The International Standard Cup Of Tea

We can all agree that standards vary depending upon where you are located in this world. There is an American way for drinking tea, a British way of drinking tea, a Japanese way of drinking tea and so forth and so on. However, the International Organization for Standardization (ISO) section ISO 3103 concludes upon an international way of drinking tea. The ISO even created a standard on how to run a standard organization. Their goal for this standard, no matter where you are in the world, is to have one way to play it safe in terms of making tea. To maintain consistent results, the following are recommendations given by the standard:

  • The pot should be white porcelain or glazed earthenware and have a partly serrated edge. It should have a lid that fits loosely inside the pot.
  • If a large pot is used, it should hold a maximum of 310 ml (±8 ml) and must weigh 200 g (±10 g).
  • If a small pot is used, it should hold a maximum of 150 ml (±4 ml) and must weigh 118 g (±10 g).
  • 2 grams of tea (measured to ±2% accuracy) per 100 ml boiling water is placed into the pot.
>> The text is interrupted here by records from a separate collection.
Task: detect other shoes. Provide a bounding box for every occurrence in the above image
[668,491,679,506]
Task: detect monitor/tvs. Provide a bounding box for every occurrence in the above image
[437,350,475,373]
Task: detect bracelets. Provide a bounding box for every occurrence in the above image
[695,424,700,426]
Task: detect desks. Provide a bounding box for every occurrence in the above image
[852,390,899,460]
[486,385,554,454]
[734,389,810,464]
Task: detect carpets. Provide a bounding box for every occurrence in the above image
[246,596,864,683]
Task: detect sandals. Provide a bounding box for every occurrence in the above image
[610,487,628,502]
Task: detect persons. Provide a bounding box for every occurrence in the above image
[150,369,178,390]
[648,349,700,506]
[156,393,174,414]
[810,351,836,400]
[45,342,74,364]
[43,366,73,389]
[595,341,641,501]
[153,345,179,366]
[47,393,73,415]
  • Freshly boiling water is poured into the pot to within 4-6 mm of the brim.
  • The water should be similar to the drinking water where the tea will be consumed
  • Brewing time is six minutes.
  • The brewed tea is then poured into a white porcelain or glazed earthenware bowl.
  • If a large bowl is used, it must have a capacity of 380 ml and weigh 200 g (±20 g)
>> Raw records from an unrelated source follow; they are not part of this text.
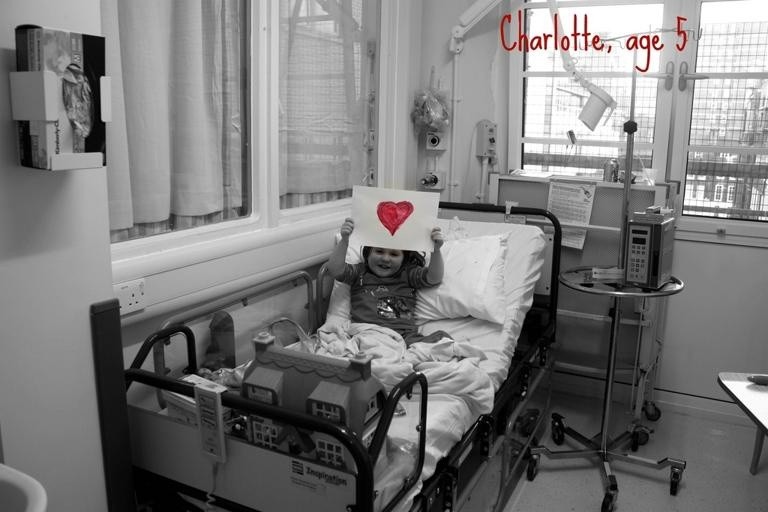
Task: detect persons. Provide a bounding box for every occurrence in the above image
[328,217,444,347]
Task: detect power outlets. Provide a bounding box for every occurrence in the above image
[106,278,149,314]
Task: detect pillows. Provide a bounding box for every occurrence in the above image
[326,232,511,325]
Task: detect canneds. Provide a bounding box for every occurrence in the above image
[602,158,619,183]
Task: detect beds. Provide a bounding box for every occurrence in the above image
[89,201,562,512]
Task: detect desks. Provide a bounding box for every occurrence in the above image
[717,372,768,475]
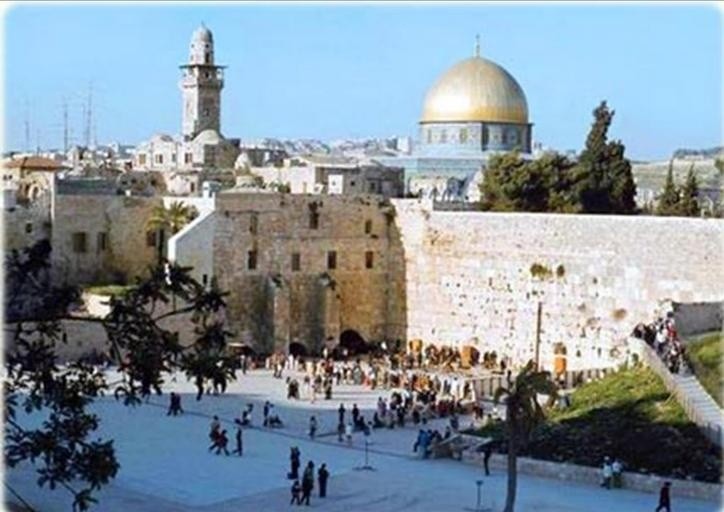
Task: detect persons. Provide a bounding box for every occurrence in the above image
[634,311,682,374]
[270,337,505,440]
[168,392,181,416]
[601,456,612,489]
[208,415,242,456]
[288,447,329,506]
[611,457,624,487]
[413,425,451,456]
[235,351,269,370]
[654,481,672,512]
[236,400,282,426]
  • If a small bowl is used, it must have a capacity of 200 ml and weigh 105 g (±20 g)
  • If the test involves milk, then it can be added before or after pouring the infused tea.
  • Milk added after the pouring of tea is best tasted when the liquid is between 65 - 80 °C.
  • 5 ml of milk for the large bowl, or 2.5 ml for the small bowl, is used.

If you travel out of the country and are not informed on the countries traditions and practices for drinking tea, according to the ISO, you can’t go wrong by using the above standards. Their standards does not make your way of making tea wrong. It just sets a default and reproducible cup for everyone to make.